The status for the once zealous task has also deteriorated recently.
The scheme initially had backing from Senegal’s outgoing president, Macky Sall, and the Society for the Development and Promotion of Coasts and Tourist Zones (Sapco), which loaned the singer $2m for the project.
According to local media, Sapco sent Akon a formal notice telling him that if the assignment moved forward to next year, her contract with him would be terminated.
The city of Akon is embroiled in land rights issues.
Extolled for its pristine beaches and surfing spots, the land near Mbodiène earmarked for Akon City was ceded to the Senegalese state in 2009 for future tourism development by Sapco.
The first phase of Akon City would be built on 55 hectares of land secured through Sapco, eventually expanding to another 500 hectares by the end of the decade. The land belonged to several hundred other people who would be compensated by the Senegalese government.
More than a decade later, some citizens have still been compensated, according to Diome. “My challenge with the land is with Akon,” he says. “My challenge is with Sapco, because they are the ones who took the land away from the villagers. ” “.

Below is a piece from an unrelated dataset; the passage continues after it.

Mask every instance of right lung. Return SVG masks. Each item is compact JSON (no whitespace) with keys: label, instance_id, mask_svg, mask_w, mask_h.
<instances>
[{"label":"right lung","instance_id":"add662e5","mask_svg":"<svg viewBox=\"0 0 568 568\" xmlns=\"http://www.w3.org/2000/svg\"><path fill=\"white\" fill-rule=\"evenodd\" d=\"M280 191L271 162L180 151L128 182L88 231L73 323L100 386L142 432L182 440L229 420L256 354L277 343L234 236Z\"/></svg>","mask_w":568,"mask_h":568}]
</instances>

Sapco responded to The Guardian’s request for comment.
In addition to the Reception Centre, the other tangible sign of the structural paintings is a recently built youth centre, financed through Akon through a contract in which the citizens of Mbodiène stipulated the situations that the singer had to face before obtaining the blessing of the people to build the reception centre. city.
As the teens play basketball on the court next to the center, Diome shared a photo of him with Akon and praised his own interactions with the singer. “I judge other people by how they are to me,” she says. “At Akon’s in this case, everything he said he would do, he did. “
This article was last modified on December 4, 2023. In a previous version, Michel Diome’s age incorrectly indicated 53 years instead of 70 years; and the location map has been corrected to show Mali as the country east of Senegal, not Burkina Faso.